- _DOCUMENT EXCERPT_
*-*-*

Create External Table

-- Create external table over captured data
CREATE EXTERNAL DATA SOURCE CaptureStorage
WITH (
    TYPE = BLOB_STORAGE,
    LOCATION = 'https://mystorage.blob.core.windows.net/captures'
);

CREATE EXTERNAL TABLE EventsRaw
(
    Body NVARCHAR(MAX),
    SequenceNumber BIGINT,
    Offset BIGINT,
    EnqueuedTimeUtc DATETIME2
)
WITH (
    LOCATION = 'mynamespace/orders/',
    DATA_SOURCE = CaptureStorage,
    FILE_FORMAT = AvroFormat
);

-- Query like a regular table
SELECT 
    DATEPART(HOUR, EnqueuedTimeUtc) AS Hour,
    COUNT(*) AS EventCount
FROM EventsRaw
WHERE EnqueuedTimeUtc >= DATEADD(DAY, -7, GETDATE())
GROUP BY DATEPART(HOUR, EnqueuedTimeUtc)
ORDER BY Hour;

PySpark in Synapse Notebook

# Read and analyze events with PySpark
from pyspark.sql import SparkSession
from pyspark.sql.functions import col, window, avg, count

# Create Spark session
spark = SparkSession.builder \
    .appName("EventHubsCaptureAnalysis") \
    .getOrCreate()

*-*-*

- _DATASET_

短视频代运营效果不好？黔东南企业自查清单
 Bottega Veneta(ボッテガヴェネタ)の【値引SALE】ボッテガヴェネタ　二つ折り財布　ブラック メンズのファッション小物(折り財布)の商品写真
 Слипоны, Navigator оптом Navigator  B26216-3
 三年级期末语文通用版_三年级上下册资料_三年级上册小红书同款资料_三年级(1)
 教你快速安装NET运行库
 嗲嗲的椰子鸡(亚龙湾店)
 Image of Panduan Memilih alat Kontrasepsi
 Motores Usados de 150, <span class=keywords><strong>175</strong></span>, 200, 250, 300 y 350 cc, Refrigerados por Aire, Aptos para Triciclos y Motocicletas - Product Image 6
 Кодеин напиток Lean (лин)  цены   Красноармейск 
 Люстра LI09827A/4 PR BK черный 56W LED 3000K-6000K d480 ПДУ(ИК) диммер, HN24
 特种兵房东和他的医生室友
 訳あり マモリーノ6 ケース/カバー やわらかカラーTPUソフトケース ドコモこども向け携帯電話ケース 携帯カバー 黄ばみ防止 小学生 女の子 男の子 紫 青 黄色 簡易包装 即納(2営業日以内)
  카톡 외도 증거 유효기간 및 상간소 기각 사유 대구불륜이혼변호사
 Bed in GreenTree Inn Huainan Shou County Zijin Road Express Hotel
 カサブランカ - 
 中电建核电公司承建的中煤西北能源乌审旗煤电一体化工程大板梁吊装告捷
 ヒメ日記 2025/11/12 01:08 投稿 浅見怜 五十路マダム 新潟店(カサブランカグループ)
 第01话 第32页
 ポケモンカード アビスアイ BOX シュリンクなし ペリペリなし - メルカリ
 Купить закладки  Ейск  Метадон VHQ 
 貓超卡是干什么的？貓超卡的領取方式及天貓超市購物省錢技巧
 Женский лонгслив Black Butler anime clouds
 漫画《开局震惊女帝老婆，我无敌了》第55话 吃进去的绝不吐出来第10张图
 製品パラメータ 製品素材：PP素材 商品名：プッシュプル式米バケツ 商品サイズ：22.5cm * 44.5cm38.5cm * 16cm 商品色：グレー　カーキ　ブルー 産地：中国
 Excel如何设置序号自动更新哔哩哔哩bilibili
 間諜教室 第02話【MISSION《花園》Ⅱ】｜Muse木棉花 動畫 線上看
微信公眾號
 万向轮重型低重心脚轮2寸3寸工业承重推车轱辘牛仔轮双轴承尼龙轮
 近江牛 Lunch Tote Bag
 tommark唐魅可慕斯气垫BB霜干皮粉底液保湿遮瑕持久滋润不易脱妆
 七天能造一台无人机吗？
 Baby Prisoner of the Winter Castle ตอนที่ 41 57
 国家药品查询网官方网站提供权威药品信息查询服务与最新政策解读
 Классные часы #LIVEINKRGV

*-*-*

- _COMPLETE THE FOLLOWING_
a - Reproduce the passage of the code excerpt on querying captured events from "-- Query like" up to and including "DATEADD(DAY, -7, GETDATE())".
b - In the code excerpt on querying captured events, list every column defined for the EventsRaw table.

- _ANSWERS TO THE EXERCISE_
a -
-- Query like a regular table
SELECT 
    DATEPART(HOUR, EnqueuedTimeUtc) AS Hour,
    COUNT(*) AS EventCount
FROM EventsRaw
WHERE EnqueuedTimeUtc >= DATEADD(DAY, -7, GETDATE())

b -
Body
SequenceNumber
Offset
EnqueuedTimeUtc